マイナンバーはクラウドで管理…法人対象サービスにニーズ | 東京IT新聞

マイナンバーはクラウドで管理…法人対象サービスにニーズ

コンシューマー セキュリティ

 2016年からスタートするマイナンバー制度。企業が従業員の税金や社会保険の手続きを行う際、収集・保管・利用・破棄に至るまで厳格な管理が要求され、セキュリティ対策の難しさが論じられている同制度に関し、法人を対象とした「マイナンバー対策サービス」にニーズが生まれている。

 今回、マイナンバー収集・保管クラウドサービス「マイコレキーパー」の開発・提供を行う株式会社ソルクシーズに伺い、お話を聞かせていただいた。

 『マイコレキーパー』について「実際に、開発に取り組みを始めたのは今年の4月なんですよ」と語るのは同社執行役員で営業本部ソリューション部長の北島孝則さん。
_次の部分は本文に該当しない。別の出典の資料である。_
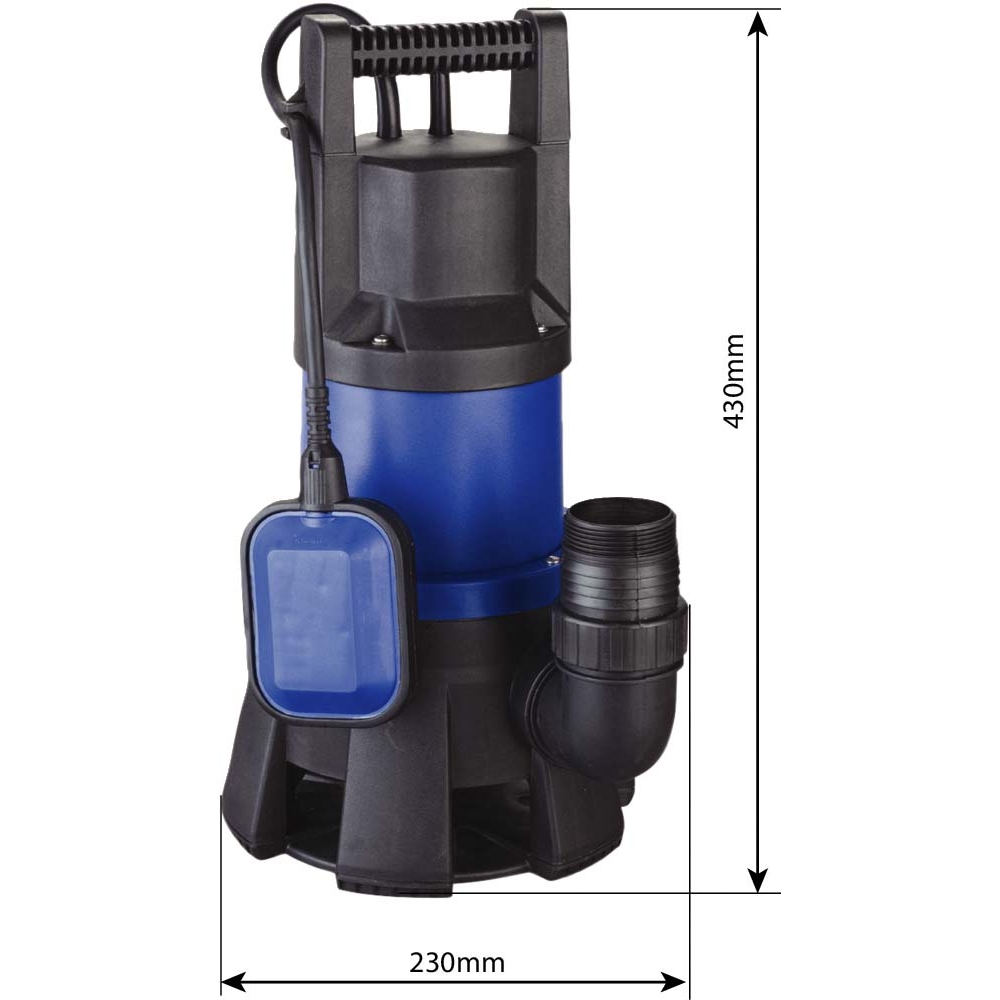 Pompe à eau immergée automatique pvc 230v 1300w avec flotteur SODIGREEN - 08180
同サービスは、同社が5年ほど前から提供している「クラウド上で安全に行うドキュメント管理サービス」のノウハウを活かして開発が行われたという。

 同社営業本部ソリューション部チーフマネージャーの滝川峰男さんは、企業が「マイコレキーパー」を導入するメリットとして「入力された『社員情報』と『マイナンバー』をそれぞれ異なるサーバーで管理するため、安全性が極めて高いのが特徴です」と語り、それらの情報は「マイコレキーパー」のシステムを通してのみ関連付けが行われる仕組みになっていると説明する。

 また、保管方法の面でPC保管と比較しても「PCだけでの保管は、故障によりデータを失う可能性がありますが、その点でもクラウドはリスクが少ない」のだという。
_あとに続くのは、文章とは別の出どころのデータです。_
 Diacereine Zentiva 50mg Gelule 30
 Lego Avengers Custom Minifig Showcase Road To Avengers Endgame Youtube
 マイナンバー情報を社員が入力する際、PCでの登録のほか、スマートフォンやタブレットから“カメラで撮影した通知書カードの画像”をそのまま登録できるという同サービス。管理面についても「『マイコレキーパー』はクラウドサービスなので、関連企業を多く持つ会社や全国に支店がある会社でも、一元化して管理する事が可能です」と語るのは、同社営業本部ITビジネス営業部長の榎本智彦さん。

 現在、SBI証券等の企業が導入しているという「マイコレキーパー」。データの取扱が膨大になる人材派遣会社からのニーズが特に高く、その他でも、社員規模300人~600人程度で総務の人数が2人~3人程度の規模の企業から多くの問い合わせ、導入があるという。

 「企業のマイナンバー対策」について「マイナンバー対策は、どの企業にとっても初めてなので、どこも“いざ、やってみないと分からない”というのが率直な所だと思います」と語る榎本さん。マイナンバー制度自体がスタートしても、通知カードが届くまでに時間がかかり、11月下旬ぐらいから、ようやく各企業が収集・管理に動き出すようだ。

 申し込めば翌日から利用できるという「マイコレキーパー」。同社が培ってきたクラウドでのデータ管理システムは、各企業のマイナンバー対策に大きく役立ちそうだ。